Sue Lowden, formerly the clear front-runner, has begun attacking Angle, including for her support in 2003 of a drug-treatment program for inmates that included saunas and massages as treatment.

Lowden’s campaign and many establishment Republicans believe it would be difficult for Angle to beat Reid in the general election. Angle has taken rigid ideological stands that may help her in the primary, but would likely alienate many independents and Democrats in November.

Any ties to Scientology could be troublesome for a candidate whose biggest challenge may be convincing Republican primary voters that she can gather mainstream support.

Jerry Stacy, spokesman for Angle, said the attacks are “desperate. This is what desperate people do. (Lowden) is in serious trouble. This is no longer just about who can beat Harry Reid. It’s about who will best represent Nevada.”

Angle, a Southern Baptist who has quoted scripture during media interviews, has never advocated Scientology, he said. “This is all about blowing this thing out of proportion — making it sound like she’s a Scientologist.”

Though she never presented a bill, Angle did attempt to organize a legislative trip to see the inmate treatment program at a Mexican jail. She made the proposal after visiting the facility with a former corrections department director. The legislative trip would have been arranged and paid for by a member of the Church of Scientology, and critics say the program is modeled on the faith’s teachings.

Angle lobbied Gov. Kenny Guinn to support the program, Guinn confirmed Monday.

Though Angle has had to defend her position on the prison program, her role in the federal legislation on psychotropic drugs has not previously been reported in the media.

Not that Angle was trying to hide that role, at least before she entered the national spotlight. As recently as March, one entry in a list of accomplishments on her website read: “Kelly Preston (Mrs. John Travolta), Jenna Elfman (Dharma and Greg Sit Com) and Robin Read (Director of NFWL) accompanied Sharron Angle to Senator Ensign’s” office, according to online search archives.

In a March interview with the Las Vegas Sun, Angle volunteered that she and Preston had visited Ensign about the legislation on psychotropic drugs.

The website now says only that Angle “made it unlawful nationally for anyone but a physician to require the use psychotropic drugs (such as Ritalin) for public school attendance by certain children.
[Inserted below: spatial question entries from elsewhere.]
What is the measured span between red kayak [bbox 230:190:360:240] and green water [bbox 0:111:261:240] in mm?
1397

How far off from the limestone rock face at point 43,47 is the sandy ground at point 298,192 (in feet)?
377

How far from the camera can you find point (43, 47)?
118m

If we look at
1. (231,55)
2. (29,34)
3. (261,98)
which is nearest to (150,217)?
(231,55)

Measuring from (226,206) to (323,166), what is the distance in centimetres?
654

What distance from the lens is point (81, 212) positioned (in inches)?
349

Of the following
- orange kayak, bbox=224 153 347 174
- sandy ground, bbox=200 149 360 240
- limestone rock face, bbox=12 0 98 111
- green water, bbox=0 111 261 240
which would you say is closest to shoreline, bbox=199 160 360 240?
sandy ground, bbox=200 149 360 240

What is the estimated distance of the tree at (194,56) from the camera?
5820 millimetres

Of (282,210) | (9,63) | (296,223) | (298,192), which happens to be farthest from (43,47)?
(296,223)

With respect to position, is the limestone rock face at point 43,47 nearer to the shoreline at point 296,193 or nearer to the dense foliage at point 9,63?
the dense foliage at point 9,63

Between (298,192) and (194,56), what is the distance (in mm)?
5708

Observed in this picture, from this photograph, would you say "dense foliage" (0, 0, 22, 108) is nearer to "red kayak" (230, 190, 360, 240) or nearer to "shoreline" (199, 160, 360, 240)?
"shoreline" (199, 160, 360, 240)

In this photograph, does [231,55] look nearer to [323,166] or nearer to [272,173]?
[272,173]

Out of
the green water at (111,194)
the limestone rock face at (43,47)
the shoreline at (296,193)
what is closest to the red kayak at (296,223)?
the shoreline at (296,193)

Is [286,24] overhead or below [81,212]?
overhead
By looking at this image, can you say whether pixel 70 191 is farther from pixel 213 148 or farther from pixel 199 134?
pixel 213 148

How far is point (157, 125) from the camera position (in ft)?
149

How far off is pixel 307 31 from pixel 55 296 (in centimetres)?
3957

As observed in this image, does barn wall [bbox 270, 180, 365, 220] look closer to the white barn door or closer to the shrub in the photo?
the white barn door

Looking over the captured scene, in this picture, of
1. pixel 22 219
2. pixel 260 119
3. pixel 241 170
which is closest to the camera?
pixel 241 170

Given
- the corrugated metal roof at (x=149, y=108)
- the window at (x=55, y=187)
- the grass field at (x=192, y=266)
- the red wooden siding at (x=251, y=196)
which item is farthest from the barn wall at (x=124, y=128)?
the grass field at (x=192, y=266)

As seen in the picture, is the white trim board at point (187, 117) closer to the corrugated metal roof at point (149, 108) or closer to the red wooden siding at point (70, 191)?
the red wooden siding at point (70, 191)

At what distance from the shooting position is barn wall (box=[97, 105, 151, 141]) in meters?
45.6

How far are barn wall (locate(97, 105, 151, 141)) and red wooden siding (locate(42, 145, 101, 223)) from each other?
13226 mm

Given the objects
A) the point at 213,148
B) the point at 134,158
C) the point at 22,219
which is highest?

Senator John Ensign sponsored the bill at Angle’s request.”

Angle’s website formerly said that accompanying her to Ensign’s office was Read, who heads the National Foundation of Women Legislators. That organization, which some say has links to Scientology, promotes the drug treatment program that Angle advocated for in 2003.

The group’s website lists Angle as a legislative chairwoman of the Business, Housing & Economic Development Committee.

Read did not return calls for comment.

Stacy, Angle’s spokesman, said the website was recently revamped. Any change was likely because of that reworking — not because of criticism of her support for the prison drug treatment program, he said.

But Angle has downplayed her associations with Scientology since entering the U.S. Senate race.

“You may agree with me, but that doesn’t mean I agree with you all the time,” Angle said of her relationship with members of the church. “I’m still glad to have you on board.”

Stacy said the legislation that Angle asked Ensign to sponsor addressed a serious issue. “We had a problem of teachers wanting kids to be doped up. It’s not a teacher’s place to decide whether a kid is on drugs,” he said.

When she pushed similar legislation in the Legislature, Angle said she wanted to prevent school employees from forcing students to take medicine such as Ritalin. “The problems we’re seeing with our children and these shooting incidents — such as at Columbine — psychotropic drugs are linked to them,” Angle told the Assembly Education Committee in 2001. The bill was not successful.